Kısa süre sonra hükümet değişti ancak Apo'yu ortadan kaldırmaya yönelik çalışmalar sürüyordu. Beka Vadisi’nden son görüntüler gelmişti. Orada hangi bitkilerin yetiştiğine kadar her türlü ayrıntı gelen bilgiler arasındaydı. Suriye'de kalınacak yerler ayarlanmış, çıkış yolları belirlenmiş, sınıra kadar hangi yolların kullanılacağı saptanmıştı.
Anayol Hükümeti döneminde Mesut Yılmaz Başbakanlık koltuğunda oturuyordu. Emniyet devreden çıkarılmış, Apo'yu ortadan kaldırma görevi MİT'teki özel kuvvetlere verilmişti. Özel Kuvvetlerden "hazırız" bildirisi geldiğinde şifre adı "Mersedes" olan suikast için düğmeye basılacaktı.

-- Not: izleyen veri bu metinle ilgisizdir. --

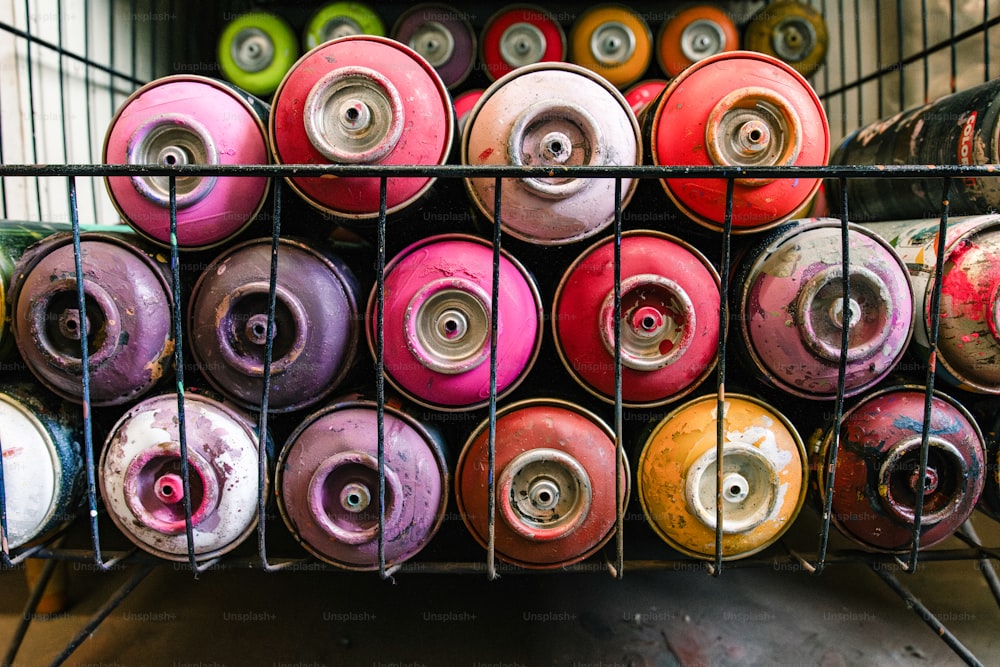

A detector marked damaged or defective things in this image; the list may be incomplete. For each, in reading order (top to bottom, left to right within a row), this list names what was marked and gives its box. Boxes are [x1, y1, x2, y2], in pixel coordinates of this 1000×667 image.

rusty spray can [103, 73, 272, 250]
rusty spray can [217, 11, 298, 98]
rusty spray can [302, 1, 384, 48]
rusty spray can [268, 36, 452, 224]
rusty spray can [392, 3, 478, 90]
rusty spray can [480, 4, 568, 83]
rusty spray can [462, 62, 640, 245]
rusty spray can [572, 4, 656, 90]
rusty spray can [660, 3, 740, 77]
rusty spray can [640, 50, 828, 232]
rusty spray can [744, 0, 828, 77]
rusty spray can [832, 78, 1000, 219]
rusty spray can [9, 232, 174, 410]
rusty spray can [186, 235, 362, 412]
rusty spray can [368, 235, 540, 412]
rusty spray can [552, 230, 724, 408]
rusty spray can [736, 219, 916, 400]
rusty spray can [860, 218, 1000, 396]
rusty spray can [0, 384, 84, 552]
rusty spray can [99, 392, 268, 564]
rusty spray can [274, 394, 446, 572]
rusty spray can [456, 400, 628, 572]
rusty spray can [636, 394, 808, 560]
rusty spray can [812, 386, 984, 552]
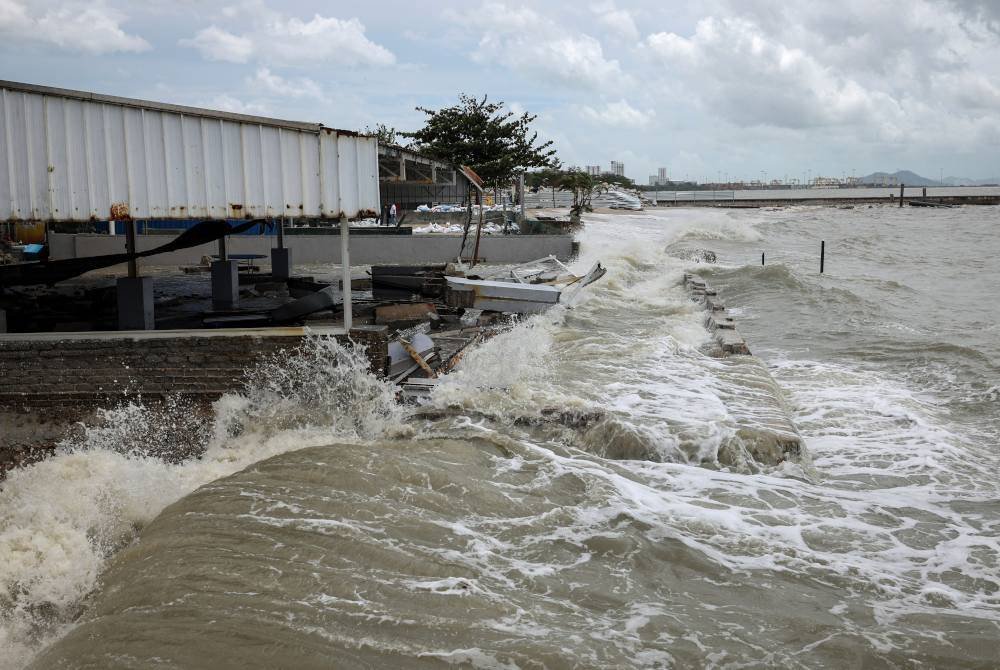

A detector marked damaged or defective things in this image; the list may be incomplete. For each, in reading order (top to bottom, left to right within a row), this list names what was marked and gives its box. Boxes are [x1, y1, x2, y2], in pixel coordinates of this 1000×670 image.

broken concrete edge [680, 270, 804, 464]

Plana göre iki Mazda marka minibüs hazırlandı. Mazda'lardan biri sınırı boş olarak geçti diğerinin zeminineyse bir ton C-4 patlayıcı yerleştirilmişti; şöförün yanında "Yeşil" şifre adıyla bilinen Mahmut Yıldırım oturuyordu. Minibüste bir de belediye başkanı vardı. Yeşil'in yanı sıra Suriye'yi çok iyi tanıyan 5 kişi, Mahsun Korkmaz Akademisi’nin hemen yanında kiralanan eve yerleşti.

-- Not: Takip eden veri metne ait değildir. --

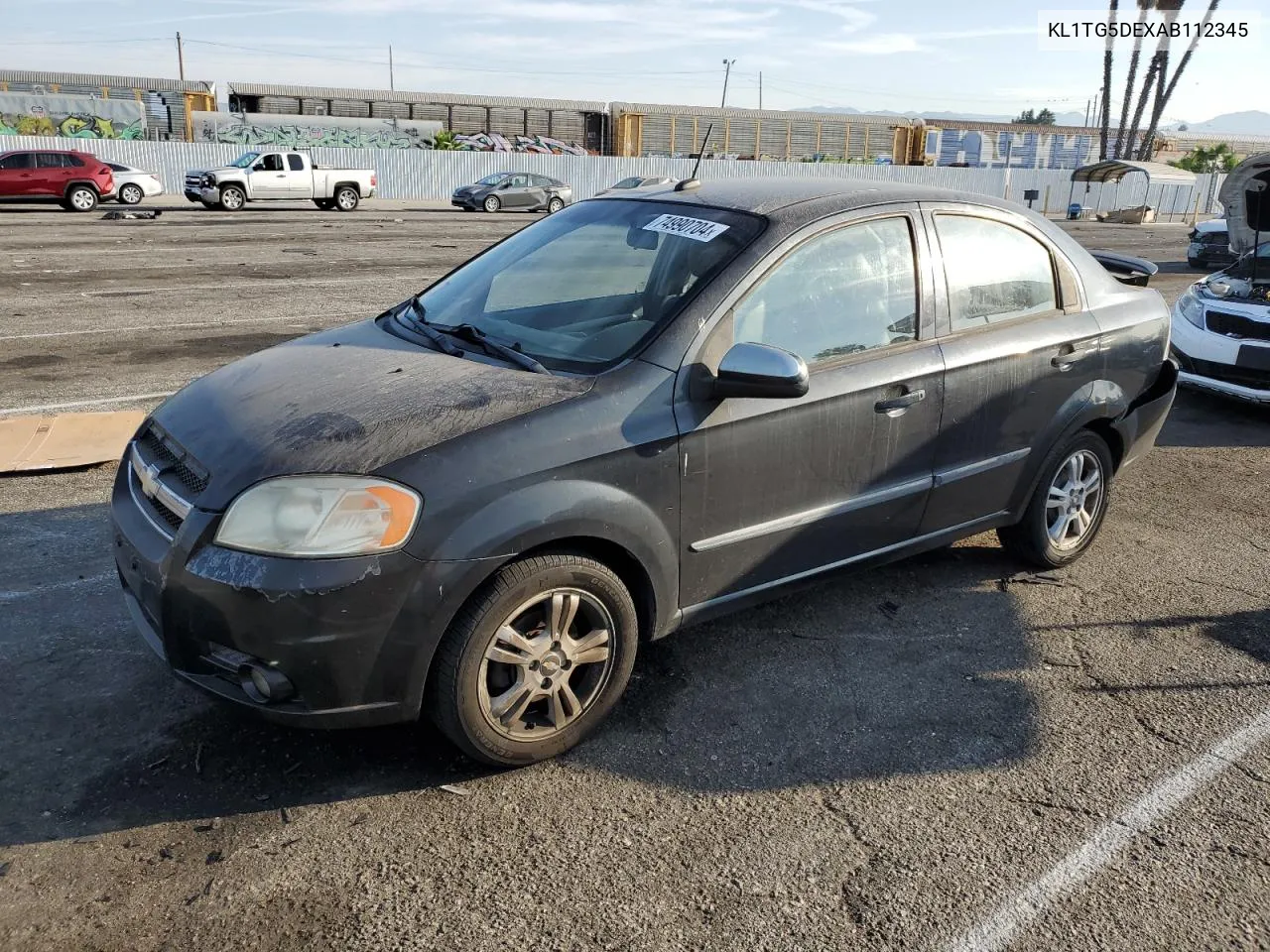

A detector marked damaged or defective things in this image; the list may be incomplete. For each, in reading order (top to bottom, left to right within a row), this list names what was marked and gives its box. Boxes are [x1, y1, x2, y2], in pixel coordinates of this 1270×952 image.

white damaged car [1168, 243, 1270, 404]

Son hazırlıklar gözden geçirildi. İçinde bir ton C-4 bulunan minibüsün nereye park edeceği önceden belliydi. Evdeki MİT görevlileri sınırı yasal olarak geçen minibüse binerek Türkiye'ye döndü. Herkes Apo'nun uydu telefonuyla PKK'nın dağ kadrosunu aramasını bekliyordu. Ve sonunda Apo uydu telefonuyla DEP'li bir milletvekilini aradı. Milletvekili Apo'ya "Başkanım" diyordu. Tam o anda MİT görevlisi minibüsü park etti ve kilidi açtı. Biraz ötede bekleyen taksiye atladı ve uzaklaşırken büyük bir patlama oldu! Bombanın patlamasıyla birlikte herkes birbirine sarıldı; gözü yaşaranlar, ağlayanlar vardı. Ancak... Bir süre sonra Apo'nun sesi yeniden duyuldu. Park yeri olmadığından araba evden 100 metre ileriye bırakılmıştı. Mersedes operasyonu bu 100 metre yüzünden başarısızlığa uğradı!